-- Data to process follows --

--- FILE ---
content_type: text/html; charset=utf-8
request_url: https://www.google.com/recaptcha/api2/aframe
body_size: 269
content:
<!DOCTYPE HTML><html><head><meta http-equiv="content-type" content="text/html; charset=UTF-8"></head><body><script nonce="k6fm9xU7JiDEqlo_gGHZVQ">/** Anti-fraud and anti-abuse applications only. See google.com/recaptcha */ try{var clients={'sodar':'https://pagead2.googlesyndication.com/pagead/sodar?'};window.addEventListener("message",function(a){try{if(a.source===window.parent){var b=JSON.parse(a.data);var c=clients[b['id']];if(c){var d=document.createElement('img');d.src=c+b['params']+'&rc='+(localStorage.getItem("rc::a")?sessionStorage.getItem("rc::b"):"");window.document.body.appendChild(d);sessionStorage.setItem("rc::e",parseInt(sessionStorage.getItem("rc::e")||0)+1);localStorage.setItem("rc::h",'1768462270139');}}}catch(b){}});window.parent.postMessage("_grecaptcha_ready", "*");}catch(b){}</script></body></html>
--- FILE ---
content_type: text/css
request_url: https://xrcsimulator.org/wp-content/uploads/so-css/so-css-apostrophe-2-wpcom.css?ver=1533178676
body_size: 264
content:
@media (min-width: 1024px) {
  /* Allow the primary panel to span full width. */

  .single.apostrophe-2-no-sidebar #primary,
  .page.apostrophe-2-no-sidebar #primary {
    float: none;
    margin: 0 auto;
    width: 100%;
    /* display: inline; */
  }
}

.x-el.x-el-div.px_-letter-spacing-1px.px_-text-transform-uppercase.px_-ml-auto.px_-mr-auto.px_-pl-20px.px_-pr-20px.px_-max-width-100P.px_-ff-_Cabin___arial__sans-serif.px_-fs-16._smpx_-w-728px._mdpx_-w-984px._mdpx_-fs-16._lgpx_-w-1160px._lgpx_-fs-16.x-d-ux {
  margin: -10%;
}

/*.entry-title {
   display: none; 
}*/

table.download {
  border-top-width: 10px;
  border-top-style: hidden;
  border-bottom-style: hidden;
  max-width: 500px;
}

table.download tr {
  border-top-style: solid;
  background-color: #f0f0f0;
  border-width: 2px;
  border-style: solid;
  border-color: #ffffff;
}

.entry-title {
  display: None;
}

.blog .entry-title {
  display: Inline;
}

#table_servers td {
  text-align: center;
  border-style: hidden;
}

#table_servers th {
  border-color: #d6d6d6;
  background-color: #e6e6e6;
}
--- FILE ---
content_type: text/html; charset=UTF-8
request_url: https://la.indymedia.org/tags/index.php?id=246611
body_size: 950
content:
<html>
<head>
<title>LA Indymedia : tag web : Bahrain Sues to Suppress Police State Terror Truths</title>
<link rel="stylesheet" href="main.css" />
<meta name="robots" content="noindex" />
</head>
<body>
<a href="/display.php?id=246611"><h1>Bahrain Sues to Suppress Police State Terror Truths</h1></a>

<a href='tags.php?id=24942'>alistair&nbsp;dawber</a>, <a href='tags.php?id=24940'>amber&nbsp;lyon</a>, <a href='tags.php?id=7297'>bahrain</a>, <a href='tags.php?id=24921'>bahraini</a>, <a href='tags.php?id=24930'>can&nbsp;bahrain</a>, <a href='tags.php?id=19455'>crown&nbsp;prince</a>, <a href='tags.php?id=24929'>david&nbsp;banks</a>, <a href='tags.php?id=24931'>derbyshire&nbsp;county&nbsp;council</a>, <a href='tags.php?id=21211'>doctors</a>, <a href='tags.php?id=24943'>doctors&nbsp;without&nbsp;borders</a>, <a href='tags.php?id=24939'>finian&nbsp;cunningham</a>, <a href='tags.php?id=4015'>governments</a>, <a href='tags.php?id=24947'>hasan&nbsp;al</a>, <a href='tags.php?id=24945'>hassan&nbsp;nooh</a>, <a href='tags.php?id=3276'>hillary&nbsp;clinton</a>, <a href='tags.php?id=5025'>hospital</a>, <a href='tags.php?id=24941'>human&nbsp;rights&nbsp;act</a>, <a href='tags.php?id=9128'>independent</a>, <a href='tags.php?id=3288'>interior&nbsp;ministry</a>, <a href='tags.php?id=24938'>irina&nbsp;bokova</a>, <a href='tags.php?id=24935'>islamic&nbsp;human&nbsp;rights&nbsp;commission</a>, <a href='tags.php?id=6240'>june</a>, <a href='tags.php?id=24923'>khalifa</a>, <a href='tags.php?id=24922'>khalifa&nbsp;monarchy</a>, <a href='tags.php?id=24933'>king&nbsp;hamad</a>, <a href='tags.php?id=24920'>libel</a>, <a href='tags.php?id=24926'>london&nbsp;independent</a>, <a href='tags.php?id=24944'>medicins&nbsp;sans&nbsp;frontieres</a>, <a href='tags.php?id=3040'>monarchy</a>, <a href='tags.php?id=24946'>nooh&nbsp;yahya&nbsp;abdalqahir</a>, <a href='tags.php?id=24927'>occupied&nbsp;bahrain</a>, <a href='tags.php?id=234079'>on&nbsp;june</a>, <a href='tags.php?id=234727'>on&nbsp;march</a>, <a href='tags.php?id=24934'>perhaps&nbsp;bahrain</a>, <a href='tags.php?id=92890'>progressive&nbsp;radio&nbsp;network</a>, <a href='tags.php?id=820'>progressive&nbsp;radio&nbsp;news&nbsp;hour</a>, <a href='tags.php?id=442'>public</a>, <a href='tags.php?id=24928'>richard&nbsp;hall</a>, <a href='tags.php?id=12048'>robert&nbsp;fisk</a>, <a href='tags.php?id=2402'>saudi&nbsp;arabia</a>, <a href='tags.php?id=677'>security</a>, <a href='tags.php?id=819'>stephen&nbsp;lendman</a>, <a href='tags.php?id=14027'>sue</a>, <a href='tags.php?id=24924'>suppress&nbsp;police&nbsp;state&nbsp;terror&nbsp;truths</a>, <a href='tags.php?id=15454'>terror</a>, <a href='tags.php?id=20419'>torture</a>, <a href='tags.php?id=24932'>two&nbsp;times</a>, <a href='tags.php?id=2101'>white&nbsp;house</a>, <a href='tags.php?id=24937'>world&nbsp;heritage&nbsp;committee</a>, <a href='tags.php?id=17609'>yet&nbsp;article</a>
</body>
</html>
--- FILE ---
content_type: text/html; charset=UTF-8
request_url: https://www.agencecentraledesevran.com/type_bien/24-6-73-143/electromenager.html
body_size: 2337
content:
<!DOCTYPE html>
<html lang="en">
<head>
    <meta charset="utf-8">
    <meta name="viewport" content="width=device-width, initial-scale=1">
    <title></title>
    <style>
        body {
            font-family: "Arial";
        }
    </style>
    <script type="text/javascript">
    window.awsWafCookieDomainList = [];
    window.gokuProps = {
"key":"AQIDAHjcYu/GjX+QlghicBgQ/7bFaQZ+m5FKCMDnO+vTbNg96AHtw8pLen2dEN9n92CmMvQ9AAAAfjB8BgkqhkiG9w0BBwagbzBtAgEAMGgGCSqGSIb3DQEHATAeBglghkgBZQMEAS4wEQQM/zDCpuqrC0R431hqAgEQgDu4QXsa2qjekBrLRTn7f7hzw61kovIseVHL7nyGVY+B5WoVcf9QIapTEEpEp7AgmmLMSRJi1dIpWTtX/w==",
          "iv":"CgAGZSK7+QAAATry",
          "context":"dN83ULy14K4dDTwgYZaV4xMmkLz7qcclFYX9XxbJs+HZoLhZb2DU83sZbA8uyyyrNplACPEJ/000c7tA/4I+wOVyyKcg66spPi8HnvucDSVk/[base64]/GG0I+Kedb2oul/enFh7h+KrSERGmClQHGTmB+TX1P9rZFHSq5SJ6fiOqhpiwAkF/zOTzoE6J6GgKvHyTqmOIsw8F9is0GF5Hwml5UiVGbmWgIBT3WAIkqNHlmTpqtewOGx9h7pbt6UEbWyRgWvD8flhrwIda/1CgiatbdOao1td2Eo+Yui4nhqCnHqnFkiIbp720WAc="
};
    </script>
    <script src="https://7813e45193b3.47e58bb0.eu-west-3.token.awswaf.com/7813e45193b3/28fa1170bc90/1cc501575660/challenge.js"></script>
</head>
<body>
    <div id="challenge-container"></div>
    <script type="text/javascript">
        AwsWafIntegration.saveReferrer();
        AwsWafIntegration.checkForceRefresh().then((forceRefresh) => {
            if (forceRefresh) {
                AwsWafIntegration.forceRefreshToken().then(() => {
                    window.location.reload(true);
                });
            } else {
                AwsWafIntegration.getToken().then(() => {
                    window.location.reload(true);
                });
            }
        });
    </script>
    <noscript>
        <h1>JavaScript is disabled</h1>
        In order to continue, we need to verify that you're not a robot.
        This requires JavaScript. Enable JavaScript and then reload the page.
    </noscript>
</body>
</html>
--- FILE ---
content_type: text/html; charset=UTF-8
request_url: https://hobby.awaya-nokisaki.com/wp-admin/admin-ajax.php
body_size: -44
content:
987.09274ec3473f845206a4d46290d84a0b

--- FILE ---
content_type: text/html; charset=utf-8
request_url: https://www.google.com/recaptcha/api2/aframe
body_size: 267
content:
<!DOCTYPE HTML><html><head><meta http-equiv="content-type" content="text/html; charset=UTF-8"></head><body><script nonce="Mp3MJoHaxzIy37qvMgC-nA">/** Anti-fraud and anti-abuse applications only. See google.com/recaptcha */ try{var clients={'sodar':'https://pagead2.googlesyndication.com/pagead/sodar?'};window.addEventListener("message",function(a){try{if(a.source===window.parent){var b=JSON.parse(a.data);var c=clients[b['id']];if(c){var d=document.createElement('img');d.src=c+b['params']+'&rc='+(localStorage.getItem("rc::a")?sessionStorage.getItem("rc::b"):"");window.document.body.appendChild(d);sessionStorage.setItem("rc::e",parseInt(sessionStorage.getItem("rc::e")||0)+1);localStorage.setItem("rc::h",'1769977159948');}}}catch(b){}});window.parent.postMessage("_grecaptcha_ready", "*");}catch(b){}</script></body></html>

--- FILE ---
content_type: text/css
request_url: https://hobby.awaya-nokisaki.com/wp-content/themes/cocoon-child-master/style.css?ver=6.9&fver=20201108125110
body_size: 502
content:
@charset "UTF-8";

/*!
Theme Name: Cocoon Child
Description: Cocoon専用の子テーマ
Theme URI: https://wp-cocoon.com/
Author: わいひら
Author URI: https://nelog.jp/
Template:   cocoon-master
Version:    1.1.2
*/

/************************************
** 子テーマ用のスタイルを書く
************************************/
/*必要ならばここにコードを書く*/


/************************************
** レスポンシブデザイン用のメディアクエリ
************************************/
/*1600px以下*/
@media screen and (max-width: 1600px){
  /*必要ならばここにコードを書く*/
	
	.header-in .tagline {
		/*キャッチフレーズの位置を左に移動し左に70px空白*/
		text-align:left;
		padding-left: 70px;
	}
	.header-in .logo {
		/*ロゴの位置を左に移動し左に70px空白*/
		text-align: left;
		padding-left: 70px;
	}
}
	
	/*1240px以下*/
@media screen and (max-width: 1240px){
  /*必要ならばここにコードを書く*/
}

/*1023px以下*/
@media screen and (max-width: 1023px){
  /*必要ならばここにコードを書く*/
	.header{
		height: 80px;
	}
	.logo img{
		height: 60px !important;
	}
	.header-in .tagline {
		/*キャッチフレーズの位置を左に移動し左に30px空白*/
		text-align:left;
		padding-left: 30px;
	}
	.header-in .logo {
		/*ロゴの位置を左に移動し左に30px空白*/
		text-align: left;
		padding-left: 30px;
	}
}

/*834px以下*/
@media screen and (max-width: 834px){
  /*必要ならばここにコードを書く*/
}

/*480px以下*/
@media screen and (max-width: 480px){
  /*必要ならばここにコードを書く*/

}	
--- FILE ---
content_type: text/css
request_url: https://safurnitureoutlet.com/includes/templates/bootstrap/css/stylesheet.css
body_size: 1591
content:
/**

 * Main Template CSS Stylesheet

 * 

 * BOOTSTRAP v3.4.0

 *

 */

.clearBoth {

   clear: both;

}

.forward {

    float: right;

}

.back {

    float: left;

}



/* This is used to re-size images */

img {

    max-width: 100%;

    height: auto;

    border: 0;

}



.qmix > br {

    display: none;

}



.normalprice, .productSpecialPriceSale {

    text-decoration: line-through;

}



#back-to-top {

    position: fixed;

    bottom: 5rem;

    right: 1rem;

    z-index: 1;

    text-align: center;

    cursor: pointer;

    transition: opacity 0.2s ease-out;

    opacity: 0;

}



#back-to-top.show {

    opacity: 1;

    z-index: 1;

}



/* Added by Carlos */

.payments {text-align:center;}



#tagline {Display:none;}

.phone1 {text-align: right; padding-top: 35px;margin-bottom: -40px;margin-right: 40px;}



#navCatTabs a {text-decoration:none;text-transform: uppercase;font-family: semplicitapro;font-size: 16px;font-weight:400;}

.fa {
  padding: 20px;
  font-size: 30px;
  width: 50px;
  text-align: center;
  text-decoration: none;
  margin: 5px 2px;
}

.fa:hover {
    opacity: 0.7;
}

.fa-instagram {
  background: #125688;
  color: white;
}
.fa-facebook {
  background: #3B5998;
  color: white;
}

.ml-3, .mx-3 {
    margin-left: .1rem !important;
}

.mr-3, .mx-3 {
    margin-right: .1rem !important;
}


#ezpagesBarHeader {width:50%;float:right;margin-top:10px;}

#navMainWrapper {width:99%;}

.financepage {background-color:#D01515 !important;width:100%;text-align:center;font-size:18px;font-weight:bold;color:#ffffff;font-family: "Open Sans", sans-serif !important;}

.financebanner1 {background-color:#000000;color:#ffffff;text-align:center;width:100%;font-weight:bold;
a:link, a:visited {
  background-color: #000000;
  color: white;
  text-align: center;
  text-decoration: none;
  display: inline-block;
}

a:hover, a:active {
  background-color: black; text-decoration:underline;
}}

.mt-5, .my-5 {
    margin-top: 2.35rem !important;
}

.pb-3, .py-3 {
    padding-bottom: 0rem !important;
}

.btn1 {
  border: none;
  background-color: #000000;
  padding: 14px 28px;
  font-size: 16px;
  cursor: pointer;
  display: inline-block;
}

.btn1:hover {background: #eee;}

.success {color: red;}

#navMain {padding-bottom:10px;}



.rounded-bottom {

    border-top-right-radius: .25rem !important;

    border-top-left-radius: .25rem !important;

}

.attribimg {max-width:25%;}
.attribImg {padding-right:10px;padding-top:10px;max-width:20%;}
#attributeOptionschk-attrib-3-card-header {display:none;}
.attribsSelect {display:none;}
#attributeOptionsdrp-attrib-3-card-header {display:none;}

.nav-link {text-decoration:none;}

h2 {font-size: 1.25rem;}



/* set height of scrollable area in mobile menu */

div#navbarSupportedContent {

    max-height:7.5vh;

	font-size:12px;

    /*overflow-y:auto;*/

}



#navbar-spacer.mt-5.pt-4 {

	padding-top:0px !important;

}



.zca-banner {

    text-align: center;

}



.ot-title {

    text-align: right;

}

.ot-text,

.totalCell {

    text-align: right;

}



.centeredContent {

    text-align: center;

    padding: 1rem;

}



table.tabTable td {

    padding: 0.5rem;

-- Data to process concluded --

> **Exercise goal**
Give again exactly, and only, the lines above starting at the one with "border-bottom-style: hidden;" and ending at the one with "request_url: https://la.indymedia.org/tags/index.php?id=246611".

> **Answer for this exercise**
  border-bottom-style: hidden;
  max-width: 500px;
}

table.download tr {
  border-top-style: solid;
  background-color: #f0f0f0;
  border-width: 2px;
  border-style: solid;
  border-color: #ffffff;
}

.entry-title {
  display: None;
}

.blog .entry-title {
  display: Inline;
}

#table_servers td {
  text-align: center;
  border-style: hidden;
}

#table_servers th {
  border-color: #d6d6d6;
  background-color: #e6e6e6;
}
--- FILE ---
content_type: text/html; charset=UTF-8
request_url: https://la.indymedia.org/tags/index.php?id=246611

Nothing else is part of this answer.